— Start DOCUMENT PASSAGE —
3-Photo collage: Chief dan Kinsella in uniform, Kayla Borden, and Derrick Boyd in police uniform
Halifax Regional Police Chief Dan Kinsella, left, will testify before the Nova Scotia Police Review Board appeal into Kayla Borden’s complaint of racial profiling by Halifax Regional Police in June 2020. The board quashed a subpoena for Insp. Derrick Boyd, far right.

The Nova Scotia Police Review Board has decided that Halifax Police Chief Dan Kinsella will testify at Kayla Borden’s appeal before the board this coming Monday. The board also quashed a subpoena for Insp. Derrick Boyd, the officer responsible for Professional Standards within the Halifax Regional Police.

Meanwhile, Pineapple Express Media — where Borden is listed as its CEO — is planning a rally in support of Borden on Monday at the Best Western Hotel in Burnside where the appeal hearing is scheduled to take place.

Among the scheduled speakers are Borden herself and Liberal MLA Angela Simmonds.

On July 28, 2020, Borden, a Black woman, was mistaken for a white man in a different colour and model car, and was pursued from Bedford to Windmill Road in Dartmouth where she was physically removed from her car, swarmed, and arrested by over half a dozen police officers and one female officer. After having her information recorded, she was released without charges at the scene.

After filing a complaint against officers Scott Martin and Jason Meisner, Boyd dismissed the complaint on December 10, 2020. Borden’s lawyer, Devin Maxwell subpoenaed Boyd and Kinsella to testify at a hearing into Borden’s appeal of that decision.

Borden’s complaint was investigated by Sgt. Jonathan Jefferies. After reviewing the investigation, Boyd officially dismissed the complaint. Despite that, on Monday, the Police Review Board decided that “it would be inappropriate for him to be asked to justify that decision,” and quashed his subpoena — thus, preventing him from having to testify.

A recent change to the provincial ban on street checks made it so that police in Nova Scotia must have “reasonable suspicion” — a legal criminal standard — in order to gather and record people’s personal information. Under the previous wording, “suspicious activity,” a loophole existed that left it up to a police officer’s personal discretion — as was the case when Borden was inexplicably arrested and had her information recorded.
— End DOCUMENT PASSAGE —
— Start LISTED RECORDS —
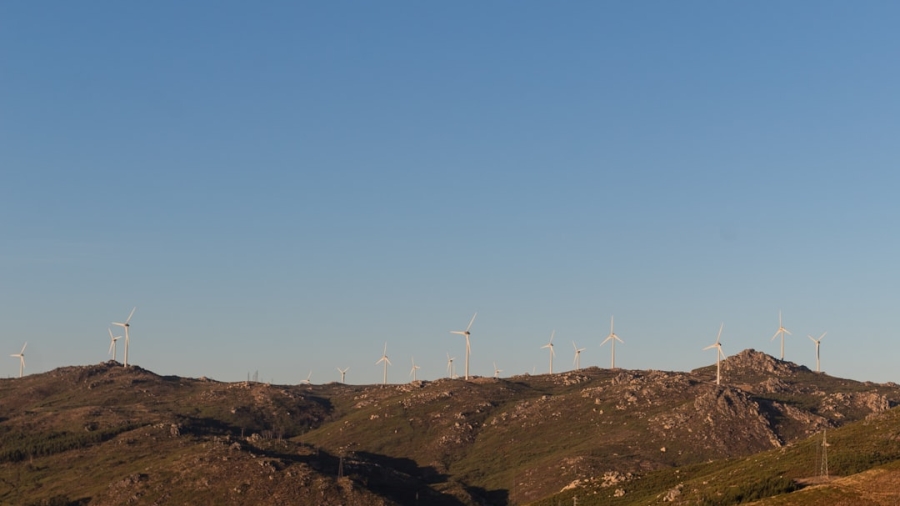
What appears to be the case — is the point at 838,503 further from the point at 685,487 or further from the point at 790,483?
the point at 685,487

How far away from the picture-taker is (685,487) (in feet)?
652

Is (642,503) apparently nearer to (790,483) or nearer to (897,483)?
(790,483)

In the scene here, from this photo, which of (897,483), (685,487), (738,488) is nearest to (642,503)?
(685,487)

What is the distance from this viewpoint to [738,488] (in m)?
174

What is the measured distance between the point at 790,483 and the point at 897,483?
28.9 metres

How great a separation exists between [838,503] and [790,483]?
3374 cm

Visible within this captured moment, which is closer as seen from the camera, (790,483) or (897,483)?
(897,483)

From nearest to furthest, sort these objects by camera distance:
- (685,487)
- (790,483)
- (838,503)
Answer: (838,503)
(790,483)
(685,487)

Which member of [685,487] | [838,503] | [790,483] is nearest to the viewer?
[838,503]

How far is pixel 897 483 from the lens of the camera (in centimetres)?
14462

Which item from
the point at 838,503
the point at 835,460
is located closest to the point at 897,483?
the point at 838,503

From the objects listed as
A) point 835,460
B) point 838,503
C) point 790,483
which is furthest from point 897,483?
point 835,460

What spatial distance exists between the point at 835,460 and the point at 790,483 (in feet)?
111

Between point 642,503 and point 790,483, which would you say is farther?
point 642,503
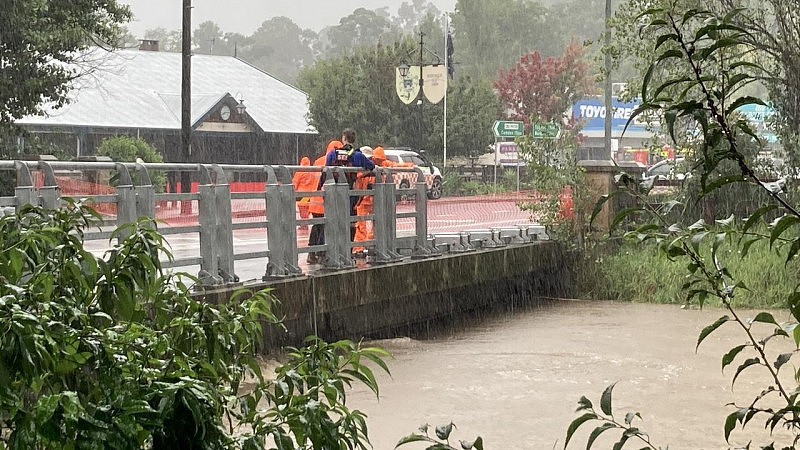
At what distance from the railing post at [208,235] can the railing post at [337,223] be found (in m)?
2.07

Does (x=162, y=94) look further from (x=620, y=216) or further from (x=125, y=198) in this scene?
(x=620, y=216)

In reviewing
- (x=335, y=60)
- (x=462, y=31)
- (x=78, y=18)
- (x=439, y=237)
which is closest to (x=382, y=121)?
(x=335, y=60)

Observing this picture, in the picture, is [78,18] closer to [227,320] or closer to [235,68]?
[227,320]

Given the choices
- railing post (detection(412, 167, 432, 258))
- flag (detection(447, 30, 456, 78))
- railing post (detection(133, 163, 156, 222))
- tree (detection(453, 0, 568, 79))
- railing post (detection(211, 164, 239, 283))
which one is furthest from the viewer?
tree (detection(453, 0, 568, 79))

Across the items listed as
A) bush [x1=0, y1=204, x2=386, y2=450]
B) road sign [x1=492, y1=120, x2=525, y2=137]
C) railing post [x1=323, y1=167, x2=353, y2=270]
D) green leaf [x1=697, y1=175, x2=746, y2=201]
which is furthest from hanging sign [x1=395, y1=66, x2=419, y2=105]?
green leaf [x1=697, y1=175, x2=746, y2=201]

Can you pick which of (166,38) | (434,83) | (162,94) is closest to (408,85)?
(434,83)

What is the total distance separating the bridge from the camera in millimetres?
9383

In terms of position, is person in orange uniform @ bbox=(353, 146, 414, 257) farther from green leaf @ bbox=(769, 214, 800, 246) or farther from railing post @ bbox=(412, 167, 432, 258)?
green leaf @ bbox=(769, 214, 800, 246)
— End LISTED RECORDS —
▸ **LIST OF TASKS**
**1.** In the article on Kayla Borden's police complaint, who investigated Borden's complaint?
**2.** From the article on Kayla Borden's police complaint, reproduce word for word the part that opens with the words containing "Among the scheduled" and closes with "of that decision.".

▸ **OUTPUTS**
**1.** Sgt. Jonathan Jefferies investigated it.

**2.**
Among the scheduled speakers are Borden herself and Liberal MLA Angela Simmonds.

On July 28, 2020, Borden, a Black woman, was mistaken for a white man in a different colour and model car, and was pursued from Bedford to Windmill Road in Dartmouth where she was physically removed from her car, swarmed, and arrested by over half a dozen police officers and one female officer. After having her information recorded, she was released without charges at the scene.

After filing a complaint against officers Scott Martin and Jason Meisner, Boyd dismissed the complaint on December 10, 2020. Borden’s lawyer, Devin Maxwell subpoenaed Boyd and Kinsella to testify at a hearing into Borden’s appeal of that decision.